Mechanize in Python - Redirect is not working after submit

Adam Smith picture Adam Smith · Jul 31, 2012 · Viewed 8.2k times · Source

I just started using mechanize in Python and I'm having some problems with it already. I've looked around on StackOverflow and on Google and I've seen people say that the documentation is great and that it should be easy to get it working, but I think I don't know how to look for that documentation since all I can find is code examples which don't really teach me how to do the particular things I'm trying to do. If anyone could point me to such documentation, I'd be glad to read it myself and solve my problem.

For the actual problem, I'm trying to log in to a website by sending my username and password information in a form. When the information is correct, I'm usually redirected, but it doesn't work in mechanize.

This is the part that I don't get, because if I immediately print the html content of the page after calling submit, the page displays a variable that shows that the authentication is valid. If I change the password to an incorrect one, the html shows a message "Invalid credentials", as it would if I were browsing the site normally.

Here's a code sample of how I'm doing it. Keep in mind that it might be totally wrong as I'm only trying to apply what I found in examples:

import mechanize
import cookielib

# Start Browser
br = mechanize.Browser()
cj = cookielib.LWPCookieJar()

br.set_cookiejar(cj)

br.set_handle_equiv(True)
br.set_handle_redirect(True)
br.set_handle_referer(True)
br.set_handle_robots(False)

br.set_handle_refresh(mechanize._http.HTTPRefreshProcessor(), max_time=1)

br.open('http://www.complexejuliequilles.com/')


for l in br.links(url_regex='secure'):
    br.follow_link(l)

br.select_form('form1')

br.form['fldUsername'] = 'myUsername'
br.form['fldPassword'] = 'myPassword'
br.submit()

In this particular example, I open http://www.complexejuliequilles.com, then I follow a link at the bottom that has the text "Administration", where I enter my credentials in the form, then I submit it. Normally, I would be redirected to the first page I was on, but with more buttons that are only usable by administrators. I want to click one of those links to fill out another form to add a list of users of which I have their email addresses, names, etc.

Is there something simple I'm missing? I think I get the basics, but I don't know the library enough to find what is going wrong with the redirect.

Answer

H.D. picture H.D. · Jul 31, 2012

http://wwwsearch.sourceforge.net/mechanize/documentation.html

Avoid using "_http" directly.
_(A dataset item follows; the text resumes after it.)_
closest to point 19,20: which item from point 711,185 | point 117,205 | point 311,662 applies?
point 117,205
The first underscore in a name tells us that the developer was thinking on it as something private, and you probably don't need it.
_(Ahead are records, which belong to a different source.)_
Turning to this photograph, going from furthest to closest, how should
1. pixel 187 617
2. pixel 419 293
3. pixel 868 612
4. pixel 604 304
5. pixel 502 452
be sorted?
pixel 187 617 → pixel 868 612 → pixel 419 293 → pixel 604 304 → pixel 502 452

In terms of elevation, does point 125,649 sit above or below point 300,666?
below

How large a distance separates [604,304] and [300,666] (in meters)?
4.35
In [20]: mechanize.HTTPRefreshProcessor is mechanize._http.HTTPRefreshProcessor
Out[20]: True

There are some stuff you put before opening the URL that you don't really need. For example: mechanize.Browser() isn't urllib, it already manages the cookies for you. You should not avoid robots.txt. You can follow some more "convention over configuration" by seeing before which handlers are default:

mechanize.Browser().handlers

You probably have mechanize.HTTPRedirectHandler in that list (I do), if not:

br.set_handle_redirect(mechanize.HTTPRedirectHandler)

The for loop is strange, it seems like you're changing its iterator (links inside an open URL) inside the loop (browser opens another URL). I first thought you wanted to click recursively while there's a "secure" URL match. An error would depend on how the links() generator is implemented (probably it follows a fixed br.response() instance), but I think you just want to follow the first link that match:

In [50]: br.follow_link(url_regex="secure") # No loops

I don't know what kind of redirecting/refreshing you need. JavaScript changing window.location.href? If so, mechanize won't do it, unless you parse the JavaScript yourself.
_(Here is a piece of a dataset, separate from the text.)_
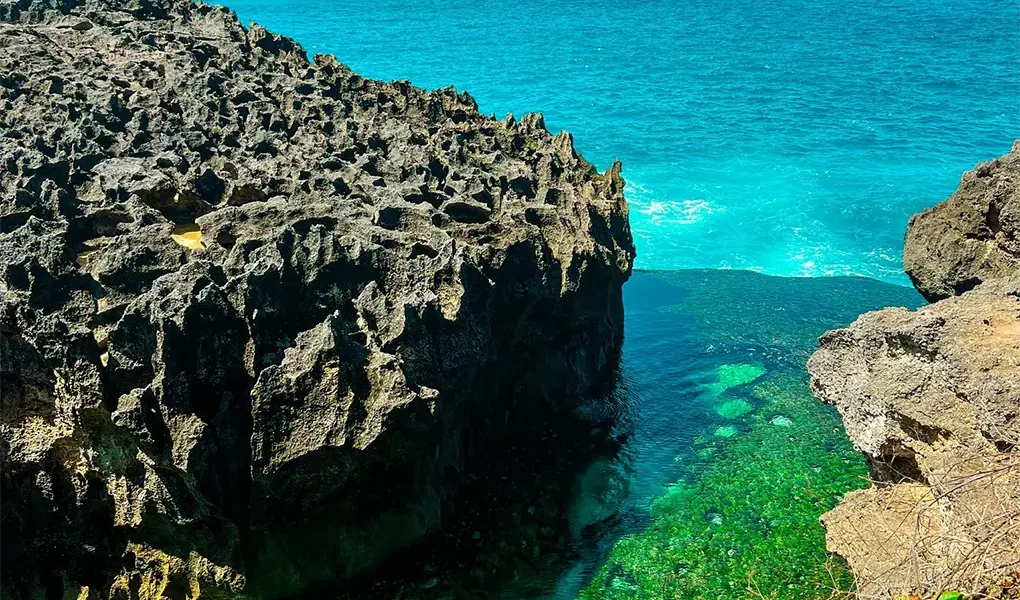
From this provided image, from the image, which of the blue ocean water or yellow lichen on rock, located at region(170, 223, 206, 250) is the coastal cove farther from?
the blue ocean water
You can get the "raw" information about the last open URL this way:

last_response = br.response() # This is returned by br.open(...) too
http_header_dict = last_response.info().dict
html_string_list = last_response.readlines()
html_data = "".join(html_string_list)

Even if it's a JavaScript, you can get the redirection URL by locating it in the html_data, using html_data.find(), regular expressions, BeautifulSoup, etc..

PEP8 note: Avoid using isolated "l" (lower "L") as variable, it might be mistakenly seem as "one" or "I" (upper "i") depending on the used font and context. You should use "L" or other name instead.